[start of Document passage]

THINK DIFFERENT
- Natalie Maroun

- Jan 31, 2024
- 6 min read
Updated: Oct 17
“Simple can be harder than complex: You have to work hard to get your thinking clean to make it simple. But it's worth it in the end because once you get there, everything else will follow.” – Steve Jobs

By Natalie Maroun
Managing Director
Steve Jobs’ legacy is ambiguous, dualistic, and complicated.
As a human being, he was volatile and mercurial; often mean, often selfish, always demanding. He had a propensity for petulance, and an ability – some might say an appetite – for cruelty. Even with those he loved.
He routinely surrendered to bouts of melancholy, or protracted petulance. He took credit for ideas that weren’t his own, and was intolerant of being challenged. Everyone was “either a genius or a bozo” – there was rarely middle ground.
And yet, Jobs built two of the greatest organisations ever in Apple and Pixar, both of which are globally synonymous with innovation and brand loyalty.
Apple, in particular, continues to delight its fans, and confound its detractors. Despite criticism that it has traded radical invention for refinement, the company has recently reclaimed its pioneering spirit with the launch of the Apple Vision Pro, an ambitious but polarising bet on Spatial Computing. By mid-2025, Apple remains among the world’s most valuable firms, hovering around a $3.5-trillion market cap.
How did the undeniably dark nature of the man not overwhelm or negate the enduring impact of his life’s work?
For all his failings as a human being, and his many well-documented missteps as a leader, many of Jobs’ core philosophies as an innovator have proven more relevant than ever. And, in an era defined by multimodal and agentic AI, wholly prescient.
Throughout his life, but especially in the final, brilliant decade, Jobs brought a singular clarity of mission to all he tackled:
Simplicity is the ultimate sophistication.
Don’t give people what they want. Give them what they will want tomorrow.
Delight your audience. Everything else will follow.

[end of Document passage]

*Your task:* Carry on the article about Steve Jobs' legacy, picking up right after its final line.

[start of Supplied material]

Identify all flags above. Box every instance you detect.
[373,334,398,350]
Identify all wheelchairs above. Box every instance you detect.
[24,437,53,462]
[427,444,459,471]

[end of Supplied material]

*Answer:*
What Jobs understood, and got fundamentally right at both Apple and Pixar, is that we are all emotional, tactile, and intuitive human beings before we are consumers.
And that we all ultimately seek the same thing: connection that feels personal, not programmed.
It was true when Jobs founded Apple in 1976. And it remains true today.
STAY HUNGRY, STAY FOOLISH
Jobs’ phenomenal success as an innovator and a master amplifier of ideas can be distilled into six core principles.
1. Never compromise your vision.
The delivery of every ground-breaking new Apple design, from the iMac to the iPhone, was preceded by some very smart people telling Jobs that his vision could not be executed. He never capitulated. But clarity of vision never meant rigidity – it meant holding the destination firmly while staying flexible on the route. The bigger the ask, the more Jobs leaned into his “reality distortion field", a term coined by Apple workers to describe his unique blend of charisma, persuasion, intimidation, and sheer force of will. In an AI world drowning in data and options, uncompromising vision is the only filter that generates trust.
"People who are crazy enough to think they can change the world are the ones who usually do."
2. Obsess over the details.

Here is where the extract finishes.